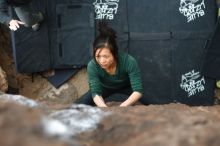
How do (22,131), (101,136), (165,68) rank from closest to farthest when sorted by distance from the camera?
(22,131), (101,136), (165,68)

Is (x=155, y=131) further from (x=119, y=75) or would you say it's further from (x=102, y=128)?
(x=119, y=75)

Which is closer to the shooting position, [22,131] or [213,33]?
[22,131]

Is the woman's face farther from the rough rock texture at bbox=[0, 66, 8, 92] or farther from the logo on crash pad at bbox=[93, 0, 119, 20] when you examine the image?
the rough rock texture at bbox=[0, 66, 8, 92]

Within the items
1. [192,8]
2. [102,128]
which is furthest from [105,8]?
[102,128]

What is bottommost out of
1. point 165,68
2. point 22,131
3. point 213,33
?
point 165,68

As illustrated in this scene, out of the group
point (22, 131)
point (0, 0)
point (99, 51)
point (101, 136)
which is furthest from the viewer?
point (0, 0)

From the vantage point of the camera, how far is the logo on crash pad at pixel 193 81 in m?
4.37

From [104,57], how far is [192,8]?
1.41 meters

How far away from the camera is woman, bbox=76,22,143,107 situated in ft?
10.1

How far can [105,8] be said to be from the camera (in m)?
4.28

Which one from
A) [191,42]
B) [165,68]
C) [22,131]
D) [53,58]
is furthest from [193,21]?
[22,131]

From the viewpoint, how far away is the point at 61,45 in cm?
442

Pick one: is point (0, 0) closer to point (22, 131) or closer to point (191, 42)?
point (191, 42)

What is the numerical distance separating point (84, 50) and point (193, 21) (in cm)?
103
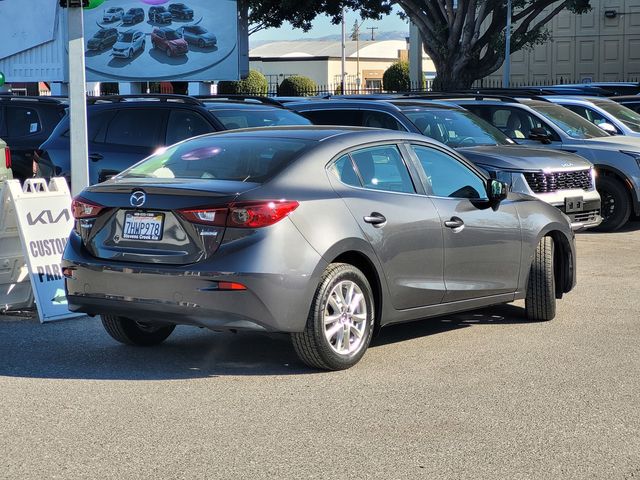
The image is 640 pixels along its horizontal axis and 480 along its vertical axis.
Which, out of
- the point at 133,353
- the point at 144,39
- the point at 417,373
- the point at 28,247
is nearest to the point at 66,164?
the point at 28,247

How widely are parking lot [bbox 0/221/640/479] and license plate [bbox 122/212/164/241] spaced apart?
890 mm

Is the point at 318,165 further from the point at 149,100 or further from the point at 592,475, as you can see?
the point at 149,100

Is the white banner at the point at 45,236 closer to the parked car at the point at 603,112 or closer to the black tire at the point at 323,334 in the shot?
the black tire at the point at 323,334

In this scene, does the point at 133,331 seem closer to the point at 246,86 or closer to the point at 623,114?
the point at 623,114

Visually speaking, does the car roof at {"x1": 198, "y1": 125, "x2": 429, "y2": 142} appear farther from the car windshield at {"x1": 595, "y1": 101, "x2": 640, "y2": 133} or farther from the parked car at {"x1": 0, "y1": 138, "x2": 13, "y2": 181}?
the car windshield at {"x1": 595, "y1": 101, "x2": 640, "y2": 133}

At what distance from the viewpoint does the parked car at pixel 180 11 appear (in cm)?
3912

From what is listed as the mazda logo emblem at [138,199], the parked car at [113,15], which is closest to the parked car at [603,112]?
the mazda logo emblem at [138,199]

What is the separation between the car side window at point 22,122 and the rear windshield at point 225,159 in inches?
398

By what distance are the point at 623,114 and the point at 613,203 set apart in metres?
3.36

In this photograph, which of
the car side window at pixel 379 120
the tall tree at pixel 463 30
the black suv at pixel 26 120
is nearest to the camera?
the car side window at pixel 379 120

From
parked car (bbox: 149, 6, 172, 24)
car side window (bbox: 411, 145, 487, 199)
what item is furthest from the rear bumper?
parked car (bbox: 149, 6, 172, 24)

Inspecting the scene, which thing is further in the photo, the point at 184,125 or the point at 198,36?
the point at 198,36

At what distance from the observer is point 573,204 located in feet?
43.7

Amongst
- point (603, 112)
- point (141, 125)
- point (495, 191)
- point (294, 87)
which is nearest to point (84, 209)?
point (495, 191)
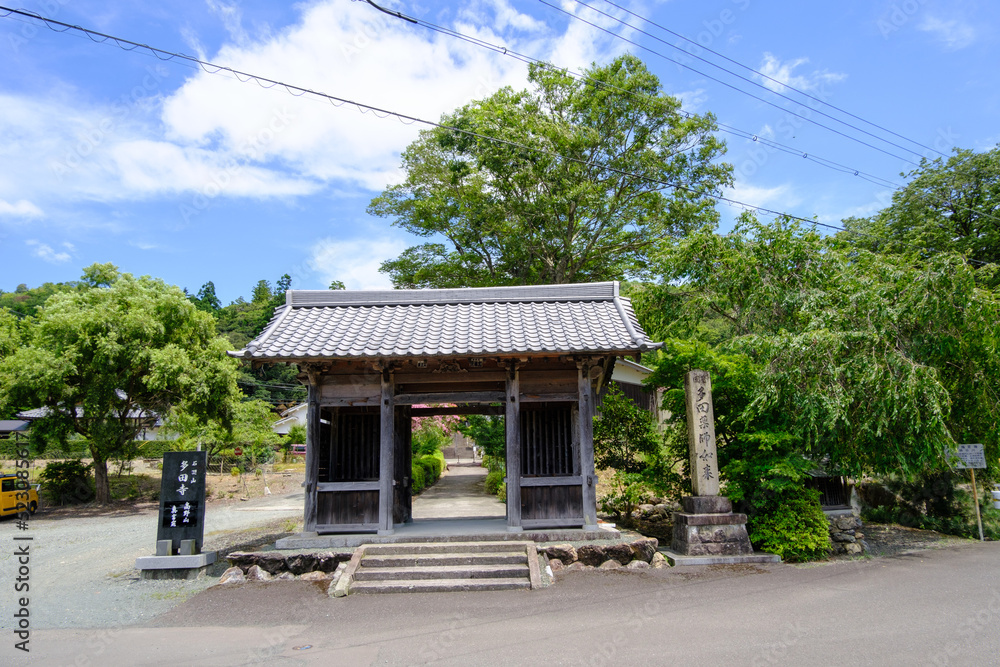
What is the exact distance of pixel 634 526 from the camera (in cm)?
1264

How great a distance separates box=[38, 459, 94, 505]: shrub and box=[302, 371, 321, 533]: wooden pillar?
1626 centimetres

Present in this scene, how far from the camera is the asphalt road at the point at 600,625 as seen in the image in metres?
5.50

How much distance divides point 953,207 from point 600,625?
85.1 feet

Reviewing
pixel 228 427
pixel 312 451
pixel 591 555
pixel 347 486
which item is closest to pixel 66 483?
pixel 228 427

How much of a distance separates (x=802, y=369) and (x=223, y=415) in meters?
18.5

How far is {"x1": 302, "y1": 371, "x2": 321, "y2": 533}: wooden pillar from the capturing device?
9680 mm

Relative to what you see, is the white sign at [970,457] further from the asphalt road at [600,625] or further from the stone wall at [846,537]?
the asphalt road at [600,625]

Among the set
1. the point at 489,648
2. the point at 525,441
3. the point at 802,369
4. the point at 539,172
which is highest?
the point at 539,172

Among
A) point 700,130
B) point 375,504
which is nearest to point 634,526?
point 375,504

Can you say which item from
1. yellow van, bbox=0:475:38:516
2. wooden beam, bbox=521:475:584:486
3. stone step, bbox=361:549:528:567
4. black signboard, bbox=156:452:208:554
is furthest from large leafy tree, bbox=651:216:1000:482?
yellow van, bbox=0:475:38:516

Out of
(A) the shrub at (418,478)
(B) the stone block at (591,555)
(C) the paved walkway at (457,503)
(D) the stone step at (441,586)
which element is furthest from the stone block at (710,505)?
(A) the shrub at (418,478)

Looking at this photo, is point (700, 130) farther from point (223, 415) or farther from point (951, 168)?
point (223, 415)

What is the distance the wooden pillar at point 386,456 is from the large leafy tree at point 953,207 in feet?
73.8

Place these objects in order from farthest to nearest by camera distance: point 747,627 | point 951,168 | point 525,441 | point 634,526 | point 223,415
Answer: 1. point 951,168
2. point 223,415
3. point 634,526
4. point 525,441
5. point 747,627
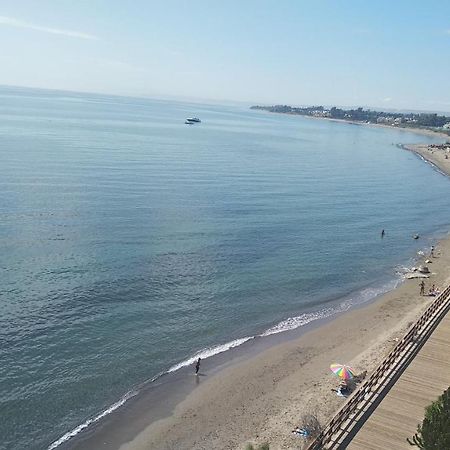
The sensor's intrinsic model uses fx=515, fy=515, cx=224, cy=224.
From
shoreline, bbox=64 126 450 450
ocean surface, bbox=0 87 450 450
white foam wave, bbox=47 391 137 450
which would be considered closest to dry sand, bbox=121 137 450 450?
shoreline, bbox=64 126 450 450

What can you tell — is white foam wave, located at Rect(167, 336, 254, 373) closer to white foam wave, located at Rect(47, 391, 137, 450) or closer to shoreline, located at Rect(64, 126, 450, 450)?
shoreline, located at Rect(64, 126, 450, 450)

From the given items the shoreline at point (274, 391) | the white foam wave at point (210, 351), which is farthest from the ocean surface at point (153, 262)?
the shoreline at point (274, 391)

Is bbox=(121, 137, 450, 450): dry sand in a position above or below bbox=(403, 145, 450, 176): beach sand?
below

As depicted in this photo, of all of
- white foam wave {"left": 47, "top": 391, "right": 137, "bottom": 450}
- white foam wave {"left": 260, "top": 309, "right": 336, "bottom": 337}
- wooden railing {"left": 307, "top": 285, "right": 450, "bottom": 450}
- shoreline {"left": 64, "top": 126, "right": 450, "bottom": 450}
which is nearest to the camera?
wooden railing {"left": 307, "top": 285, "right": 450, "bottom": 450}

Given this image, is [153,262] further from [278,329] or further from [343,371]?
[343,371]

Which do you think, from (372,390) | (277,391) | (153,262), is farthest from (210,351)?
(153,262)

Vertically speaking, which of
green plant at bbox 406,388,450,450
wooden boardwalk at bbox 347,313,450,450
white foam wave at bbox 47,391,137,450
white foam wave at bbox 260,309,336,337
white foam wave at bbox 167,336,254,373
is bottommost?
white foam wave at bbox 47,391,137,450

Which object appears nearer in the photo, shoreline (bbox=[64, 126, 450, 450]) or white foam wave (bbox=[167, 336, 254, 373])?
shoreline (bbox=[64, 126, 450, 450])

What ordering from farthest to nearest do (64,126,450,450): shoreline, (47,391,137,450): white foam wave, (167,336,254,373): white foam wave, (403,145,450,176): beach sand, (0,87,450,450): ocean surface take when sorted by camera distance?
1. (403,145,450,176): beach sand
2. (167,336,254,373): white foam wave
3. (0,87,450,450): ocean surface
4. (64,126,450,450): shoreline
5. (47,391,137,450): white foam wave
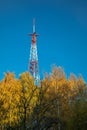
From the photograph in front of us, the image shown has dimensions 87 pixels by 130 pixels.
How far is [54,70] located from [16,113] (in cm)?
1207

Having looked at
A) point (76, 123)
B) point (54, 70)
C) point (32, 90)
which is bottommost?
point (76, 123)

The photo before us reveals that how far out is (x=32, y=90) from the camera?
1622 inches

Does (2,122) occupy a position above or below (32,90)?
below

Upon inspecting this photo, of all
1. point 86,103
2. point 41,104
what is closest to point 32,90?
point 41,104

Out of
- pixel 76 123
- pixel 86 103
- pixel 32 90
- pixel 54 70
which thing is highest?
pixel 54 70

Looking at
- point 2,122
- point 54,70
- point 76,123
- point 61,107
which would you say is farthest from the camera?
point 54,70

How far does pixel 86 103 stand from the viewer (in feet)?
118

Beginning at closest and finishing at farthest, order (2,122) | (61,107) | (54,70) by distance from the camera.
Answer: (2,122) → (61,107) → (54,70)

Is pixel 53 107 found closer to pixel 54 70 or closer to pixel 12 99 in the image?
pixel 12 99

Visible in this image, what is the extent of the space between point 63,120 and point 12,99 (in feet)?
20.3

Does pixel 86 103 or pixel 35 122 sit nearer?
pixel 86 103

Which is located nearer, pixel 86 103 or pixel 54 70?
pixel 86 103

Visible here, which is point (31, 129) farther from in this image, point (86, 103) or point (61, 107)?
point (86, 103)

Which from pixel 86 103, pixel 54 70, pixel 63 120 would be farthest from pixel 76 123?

____________

■ AIM ■
Take the records above from the line with "What ordering from" down to their last line and please copy those lines exactly, without the pictures.

■ SOLUTION FOR THIS EXERCISE ■
What ordering from farthest to nearest do (64,126,450,450): shoreline, (47,391,137,450): white foam wave, (167,336,254,373): white foam wave, (403,145,450,176): beach sand, (0,87,450,450): ocean surface take when sorted by camera distance?
1. (403,145,450,176): beach sand
2. (167,336,254,373): white foam wave
3. (0,87,450,450): ocean surface
4. (64,126,450,450): shoreline
5. (47,391,137,450): white foam wave
From the photograph in front of us, the image shown has dimensions 87 pixels by 130 pixels.
How far is [54,70] located from [16,113] (in cm)?
1207

Having looked at
A) point (76, 123)
B) point (54, 70)
C) point (32, 90)
which is bottommost?
point (76, 123)

The photo before us reveals that how far out is (x=32, y=90) from the camera?
1622 inches

Does (2,122) occupy a position above or below (32,90)?
below

Upon inspecting this photo, of all
1. point 86,103
2. point 41,104
what is closest to point 32,90?
point 41,104

Out of
- pixel 76 123
- pixel 86 103
- pixel 32 90
- pixel 54 70
which thing is highest?
pixel 54 70

Looking at
- point 2,122
- point 54,70
- point 76,123
- point 61,107
which would you say is farthest from the camera?
point 54,70

How far does pixel 86 103 stand from the viewer (in feet)?
118

Beginning at closest and finishing at farthest, order (2,122) | (61,107) | (54,70) by distance from the camera.
Answer: (2,122) → (61,107) → (54,70)

Is pixel 53 107 found closer to pixel 54 70 or closer to pixel 12 99 in the image?
pixel 12 99

Visible in this image, what is the extent of the space between point 63,120 and point 12,99 (in feet)?
20.3

Does pixel 86 103 or pixel 35 122 sit nearer?
pixel 86 103

Which is located nearer, pixel 86 103 or pixel 54 70?
pixel 86 103

Visible here, which is point (31, 129) farther from in this image, point (86, 103) or point (61, 107)?
point (86, 103)

Which from pixel 86 103, pixel 54 70, pixel 63 120 would be farthest from pixel 76 123?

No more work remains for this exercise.